*** Block opens ***

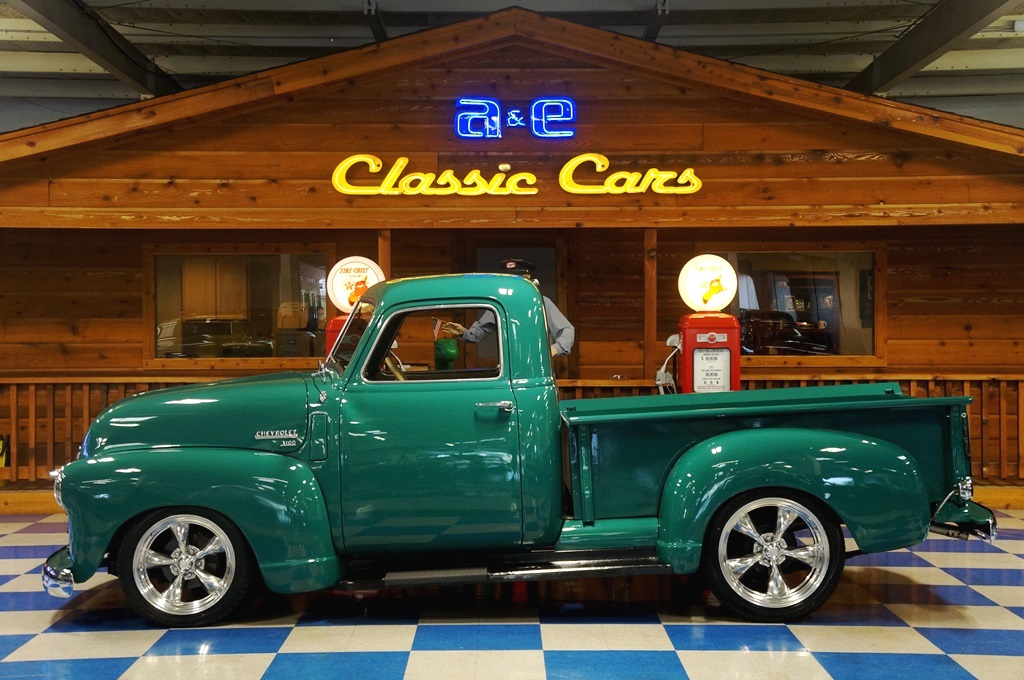 1970 Chevrolet C10 for Sale on ClassicCarscom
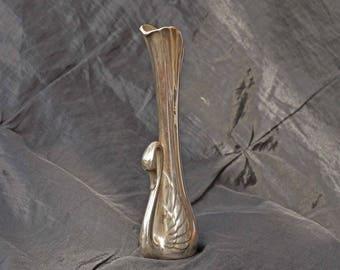 Small Elegant Swan Bud vase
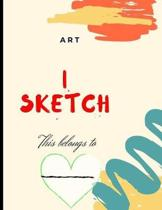 I Sketch: Your Favorite Book of Art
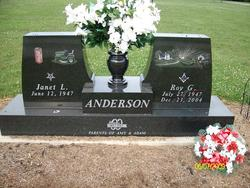 Janet L Anderson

*** Block closes ***

Everything in the listing except the pictures must come back exactly as written.

SOLUTION TO THE PROBLEM>
 1970 Chevrolet C10 for Sale on ClassicCarscom
 Small Elegant Swan Bud vase
 I Sketch: Your Favorite Book of Art
 Janet L Anderson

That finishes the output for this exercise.